The main factor that has led to this recognition is the diversity of ethnicities and culture in Sarawak which gives rise to a palate of local specialties – merged with flavors brought in from outside – which has led to an explosion of creativity in the production. a multitude of dishes. and food that can only be found in Sarawak.

When it comes to Sarawakan cuisine, Sarawak Laksa and Kolo Mee immediately come to mind. These dishes have become so integral to the identity of Sarawak that they are almost inseparable. Sarawak Laksa, which the late Anthony Bourdain proudly called the “Breakfast of the Gods,” was ranked # 1 dish in Asia by TasteAtlas.com with a score of 4.8 out of five stars.

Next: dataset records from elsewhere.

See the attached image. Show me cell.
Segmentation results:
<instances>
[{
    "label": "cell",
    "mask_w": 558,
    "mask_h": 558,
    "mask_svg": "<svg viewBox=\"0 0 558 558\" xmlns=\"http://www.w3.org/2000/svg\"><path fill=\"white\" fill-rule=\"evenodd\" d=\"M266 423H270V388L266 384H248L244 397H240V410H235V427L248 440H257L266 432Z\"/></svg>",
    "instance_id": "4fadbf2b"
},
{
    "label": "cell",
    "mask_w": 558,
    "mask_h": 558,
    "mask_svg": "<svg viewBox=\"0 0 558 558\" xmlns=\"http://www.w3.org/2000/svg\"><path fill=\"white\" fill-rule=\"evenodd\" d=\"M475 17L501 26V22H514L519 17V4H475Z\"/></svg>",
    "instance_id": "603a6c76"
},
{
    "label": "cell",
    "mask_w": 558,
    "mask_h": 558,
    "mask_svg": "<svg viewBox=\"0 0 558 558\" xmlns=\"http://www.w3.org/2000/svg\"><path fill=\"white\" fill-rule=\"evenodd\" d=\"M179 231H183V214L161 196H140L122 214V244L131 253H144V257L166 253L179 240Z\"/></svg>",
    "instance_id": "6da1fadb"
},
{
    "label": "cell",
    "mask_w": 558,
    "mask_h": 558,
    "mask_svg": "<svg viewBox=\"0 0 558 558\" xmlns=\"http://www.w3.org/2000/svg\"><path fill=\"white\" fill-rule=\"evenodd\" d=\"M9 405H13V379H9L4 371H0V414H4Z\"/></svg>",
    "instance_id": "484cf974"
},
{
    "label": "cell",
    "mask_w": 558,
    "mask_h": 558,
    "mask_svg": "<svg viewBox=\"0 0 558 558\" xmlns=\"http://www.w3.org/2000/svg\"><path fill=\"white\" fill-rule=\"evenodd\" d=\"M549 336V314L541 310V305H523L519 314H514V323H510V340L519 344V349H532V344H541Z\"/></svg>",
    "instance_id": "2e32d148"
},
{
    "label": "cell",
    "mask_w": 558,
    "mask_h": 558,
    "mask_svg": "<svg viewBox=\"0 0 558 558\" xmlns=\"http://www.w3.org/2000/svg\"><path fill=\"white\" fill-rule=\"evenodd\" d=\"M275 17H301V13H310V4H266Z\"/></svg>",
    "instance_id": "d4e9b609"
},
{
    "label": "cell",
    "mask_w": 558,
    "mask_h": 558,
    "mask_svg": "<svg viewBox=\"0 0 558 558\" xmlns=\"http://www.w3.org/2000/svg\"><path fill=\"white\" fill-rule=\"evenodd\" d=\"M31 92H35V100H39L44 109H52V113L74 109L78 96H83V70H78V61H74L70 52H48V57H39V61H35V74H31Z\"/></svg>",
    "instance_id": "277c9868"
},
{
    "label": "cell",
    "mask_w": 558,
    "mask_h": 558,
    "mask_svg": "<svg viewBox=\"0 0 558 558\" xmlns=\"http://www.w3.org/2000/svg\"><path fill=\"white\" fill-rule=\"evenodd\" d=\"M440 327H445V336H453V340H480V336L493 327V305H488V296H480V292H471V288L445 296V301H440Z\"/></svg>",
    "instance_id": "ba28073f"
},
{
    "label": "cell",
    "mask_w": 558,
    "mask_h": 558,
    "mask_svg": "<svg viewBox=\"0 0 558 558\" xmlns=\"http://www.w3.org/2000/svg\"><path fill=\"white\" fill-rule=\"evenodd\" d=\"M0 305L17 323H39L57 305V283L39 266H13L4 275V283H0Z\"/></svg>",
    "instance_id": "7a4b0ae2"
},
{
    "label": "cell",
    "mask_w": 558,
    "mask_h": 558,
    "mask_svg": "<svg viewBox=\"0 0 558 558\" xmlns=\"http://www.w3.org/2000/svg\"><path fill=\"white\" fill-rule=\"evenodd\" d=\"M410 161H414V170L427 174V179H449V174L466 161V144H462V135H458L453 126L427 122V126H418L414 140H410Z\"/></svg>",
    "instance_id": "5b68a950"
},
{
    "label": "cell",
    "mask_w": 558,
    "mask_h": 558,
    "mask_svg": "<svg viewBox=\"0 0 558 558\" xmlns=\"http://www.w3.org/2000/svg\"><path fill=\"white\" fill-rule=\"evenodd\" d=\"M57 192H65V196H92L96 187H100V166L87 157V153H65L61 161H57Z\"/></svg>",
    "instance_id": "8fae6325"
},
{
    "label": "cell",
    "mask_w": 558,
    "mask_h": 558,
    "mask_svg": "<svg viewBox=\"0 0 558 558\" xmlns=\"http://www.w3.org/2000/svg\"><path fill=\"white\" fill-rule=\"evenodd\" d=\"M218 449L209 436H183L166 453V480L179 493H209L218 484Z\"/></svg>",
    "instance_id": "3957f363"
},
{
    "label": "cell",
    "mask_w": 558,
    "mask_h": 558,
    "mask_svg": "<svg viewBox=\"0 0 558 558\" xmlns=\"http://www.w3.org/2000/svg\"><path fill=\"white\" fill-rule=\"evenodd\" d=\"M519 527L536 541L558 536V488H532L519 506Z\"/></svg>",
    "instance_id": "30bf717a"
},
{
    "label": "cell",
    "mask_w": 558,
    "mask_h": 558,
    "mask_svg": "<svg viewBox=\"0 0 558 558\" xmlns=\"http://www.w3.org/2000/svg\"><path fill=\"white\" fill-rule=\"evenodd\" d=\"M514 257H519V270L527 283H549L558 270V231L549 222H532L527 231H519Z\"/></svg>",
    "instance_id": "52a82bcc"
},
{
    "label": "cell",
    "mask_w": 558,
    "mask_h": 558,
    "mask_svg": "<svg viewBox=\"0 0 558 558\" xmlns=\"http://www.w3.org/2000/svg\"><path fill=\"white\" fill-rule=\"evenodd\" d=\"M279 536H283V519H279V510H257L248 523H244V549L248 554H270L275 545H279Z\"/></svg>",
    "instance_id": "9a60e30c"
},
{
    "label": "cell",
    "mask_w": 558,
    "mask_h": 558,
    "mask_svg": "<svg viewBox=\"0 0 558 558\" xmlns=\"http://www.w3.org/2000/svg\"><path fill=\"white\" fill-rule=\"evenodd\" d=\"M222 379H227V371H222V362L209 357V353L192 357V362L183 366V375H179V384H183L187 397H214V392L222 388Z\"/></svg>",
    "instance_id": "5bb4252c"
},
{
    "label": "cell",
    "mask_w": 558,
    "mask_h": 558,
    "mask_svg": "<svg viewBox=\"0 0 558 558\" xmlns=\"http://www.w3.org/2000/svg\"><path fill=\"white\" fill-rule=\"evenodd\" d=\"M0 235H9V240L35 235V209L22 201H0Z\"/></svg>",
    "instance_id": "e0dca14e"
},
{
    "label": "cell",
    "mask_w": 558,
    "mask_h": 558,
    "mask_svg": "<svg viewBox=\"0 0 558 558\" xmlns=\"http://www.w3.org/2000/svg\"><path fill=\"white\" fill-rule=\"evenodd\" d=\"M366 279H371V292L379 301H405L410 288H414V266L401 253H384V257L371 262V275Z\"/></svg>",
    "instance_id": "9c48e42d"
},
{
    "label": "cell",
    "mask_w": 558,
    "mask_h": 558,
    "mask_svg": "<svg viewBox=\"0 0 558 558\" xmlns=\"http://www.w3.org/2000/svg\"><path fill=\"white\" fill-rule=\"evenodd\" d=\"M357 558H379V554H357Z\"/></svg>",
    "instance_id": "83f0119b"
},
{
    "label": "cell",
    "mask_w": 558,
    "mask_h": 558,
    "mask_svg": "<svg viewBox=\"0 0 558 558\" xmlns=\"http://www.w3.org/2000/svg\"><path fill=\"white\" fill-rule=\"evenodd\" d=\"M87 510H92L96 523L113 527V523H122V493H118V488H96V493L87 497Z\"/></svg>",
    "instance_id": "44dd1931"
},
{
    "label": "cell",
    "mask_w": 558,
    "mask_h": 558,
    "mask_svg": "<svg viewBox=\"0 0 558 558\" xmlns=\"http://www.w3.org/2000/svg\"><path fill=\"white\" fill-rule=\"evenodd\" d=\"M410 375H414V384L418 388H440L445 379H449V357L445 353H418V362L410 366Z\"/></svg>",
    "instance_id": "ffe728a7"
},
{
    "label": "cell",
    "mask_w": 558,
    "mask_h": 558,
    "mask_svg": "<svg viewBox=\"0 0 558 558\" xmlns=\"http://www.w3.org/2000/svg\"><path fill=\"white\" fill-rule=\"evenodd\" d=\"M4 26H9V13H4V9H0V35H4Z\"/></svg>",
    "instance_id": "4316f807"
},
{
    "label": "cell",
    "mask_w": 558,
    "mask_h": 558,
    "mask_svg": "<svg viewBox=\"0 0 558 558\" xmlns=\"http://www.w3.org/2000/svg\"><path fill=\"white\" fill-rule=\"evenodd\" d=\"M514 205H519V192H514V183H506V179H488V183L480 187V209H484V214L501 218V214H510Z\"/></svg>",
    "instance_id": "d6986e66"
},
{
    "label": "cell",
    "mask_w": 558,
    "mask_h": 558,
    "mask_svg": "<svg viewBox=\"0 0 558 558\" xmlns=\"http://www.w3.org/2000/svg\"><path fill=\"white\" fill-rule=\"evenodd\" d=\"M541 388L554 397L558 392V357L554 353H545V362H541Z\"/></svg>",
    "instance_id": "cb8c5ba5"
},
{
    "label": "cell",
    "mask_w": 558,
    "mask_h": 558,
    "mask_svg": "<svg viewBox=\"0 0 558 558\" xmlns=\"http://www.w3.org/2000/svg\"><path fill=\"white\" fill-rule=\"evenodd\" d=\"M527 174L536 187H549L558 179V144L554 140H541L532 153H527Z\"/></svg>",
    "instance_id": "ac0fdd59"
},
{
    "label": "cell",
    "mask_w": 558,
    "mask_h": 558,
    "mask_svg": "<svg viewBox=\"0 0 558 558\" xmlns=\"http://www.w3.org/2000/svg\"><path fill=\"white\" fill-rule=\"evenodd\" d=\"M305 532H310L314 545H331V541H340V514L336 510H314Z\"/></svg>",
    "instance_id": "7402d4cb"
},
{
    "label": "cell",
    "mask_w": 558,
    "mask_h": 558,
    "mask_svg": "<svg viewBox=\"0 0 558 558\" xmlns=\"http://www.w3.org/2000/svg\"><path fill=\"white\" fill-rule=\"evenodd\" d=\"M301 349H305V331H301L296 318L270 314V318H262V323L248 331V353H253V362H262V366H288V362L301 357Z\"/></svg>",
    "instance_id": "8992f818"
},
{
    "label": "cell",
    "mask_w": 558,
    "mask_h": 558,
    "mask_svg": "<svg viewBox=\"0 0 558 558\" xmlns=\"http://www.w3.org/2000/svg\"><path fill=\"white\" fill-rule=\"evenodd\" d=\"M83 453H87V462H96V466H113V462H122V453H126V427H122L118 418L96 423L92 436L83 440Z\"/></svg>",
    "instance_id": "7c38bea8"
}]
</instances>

There is also less familiar but truly authentic cuisine in Kuching that reflects the many indigenous tribes of Sarawak. Although some of these dishes have evolved, most of them are staple foods of indigenous households, passed down from generation to generation and now part of the cultural fabric of every community.

As a result, they contribute to the preservation of tribal heritage and provide an authentic Sarawakan experience for those who visit the state.

These include Kampua Mee, Kueh Chap, Tomato Crispy Mee, Belacan Bee Hoon, Gong Pia (or Kompia), Kacangma Chicken, Midin Belacan, Manok Pansuh, and kek lapis or layered cake.

It is also the second time that a city in Sarawak has been included in the RVCU, after Gunung Mulu National Park, which was recognized as a World Heritage Site in November 2000.

Sarawak is now not only a state recognized for its natural wonders and ethnic diversity, but also for its culinary treasures, making it a preferred destination for foodies the world over.